[Short text fragments from websites]
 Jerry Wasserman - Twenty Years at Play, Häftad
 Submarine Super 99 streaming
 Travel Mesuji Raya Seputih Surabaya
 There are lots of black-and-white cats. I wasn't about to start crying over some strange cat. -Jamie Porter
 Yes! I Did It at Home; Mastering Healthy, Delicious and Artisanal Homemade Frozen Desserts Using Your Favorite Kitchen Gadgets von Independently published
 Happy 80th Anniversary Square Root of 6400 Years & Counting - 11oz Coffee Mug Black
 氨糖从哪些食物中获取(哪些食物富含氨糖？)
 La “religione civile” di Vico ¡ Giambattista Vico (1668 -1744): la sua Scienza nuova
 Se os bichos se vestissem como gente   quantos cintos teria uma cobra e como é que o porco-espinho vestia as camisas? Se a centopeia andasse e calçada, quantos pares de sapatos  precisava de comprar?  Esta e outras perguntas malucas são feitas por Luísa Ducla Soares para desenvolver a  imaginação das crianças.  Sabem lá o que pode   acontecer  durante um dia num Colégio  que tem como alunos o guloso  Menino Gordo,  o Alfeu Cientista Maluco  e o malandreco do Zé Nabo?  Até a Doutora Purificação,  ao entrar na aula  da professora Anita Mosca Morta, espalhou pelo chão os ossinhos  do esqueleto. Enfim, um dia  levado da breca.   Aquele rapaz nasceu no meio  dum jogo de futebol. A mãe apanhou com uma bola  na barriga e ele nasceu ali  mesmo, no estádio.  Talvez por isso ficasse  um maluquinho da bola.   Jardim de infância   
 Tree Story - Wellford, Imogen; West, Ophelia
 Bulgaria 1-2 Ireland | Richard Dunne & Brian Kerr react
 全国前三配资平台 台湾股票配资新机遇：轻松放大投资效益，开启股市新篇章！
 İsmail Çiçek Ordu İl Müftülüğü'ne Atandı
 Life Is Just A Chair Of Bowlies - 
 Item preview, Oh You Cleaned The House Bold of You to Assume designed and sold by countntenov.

### Brief
The answer should be an exact copy of the lines from the one containing "氨糖从哪些食物中获取(哪些食物富含氨糖？)" through the last line of the entries, both included.

### Finished task
 氨糖从哪些食物中获取(哪些食物富含氨糖？)
 La “religione civile” di Vico ¡ Giambattista Vico (1668 -1744): la sua Scienza nuova
 Se os bichos se vestissem como gente   quantos cintos teria uma cobra e como é que o porco-espinho vestia as camisas? Se a centopeia andasse e calçada, quantos pares de sapatos  precisava de comprar?  Esta e outras perguntas malucas são feitas por Luísa Ducla Soares para desenvolver a  imaginação das crianças.  Sabem lá o que pode   acontecer  durante um dia num Colégio  que tem como alunos o guloso  Menino Gordo,  o Alfeu Cientista Maluco  e o malandreco do Zé Nabo?  Até a Doutora Purificação,  ao entrar na aula  da professora Anita Mosca Morta, espalhou pelo chão os ossinhos  do esqueleto. Enfim, um dia  levado da breca.   Aquele rapaz nasceu no meio  dum jogo de futebol. A mãe apanhou com uma bola  na barriga e ele nasceu ali  mesmo, no estádio.  Talvez por isso ficasse  um maluquinho da bola.   Jardim de infância   
 Tree Story - Wellford, Imogen; West, Ophelia
 Bulgaria 1-2 Ireland | Richard Dunne & Brian Kerr react
 全国前三配资平台 台湾股票配资新机遇：轻松放大投资效益，开启股市新篇章！
 İsmail Çiçek Ordu İl Müftülüğü'ne Atandı
 Life Is Just A Chair Of Bowlies - 
 Item preview, Oh You Cleaned The House Bold of You to Assume designed and sold by countntenov.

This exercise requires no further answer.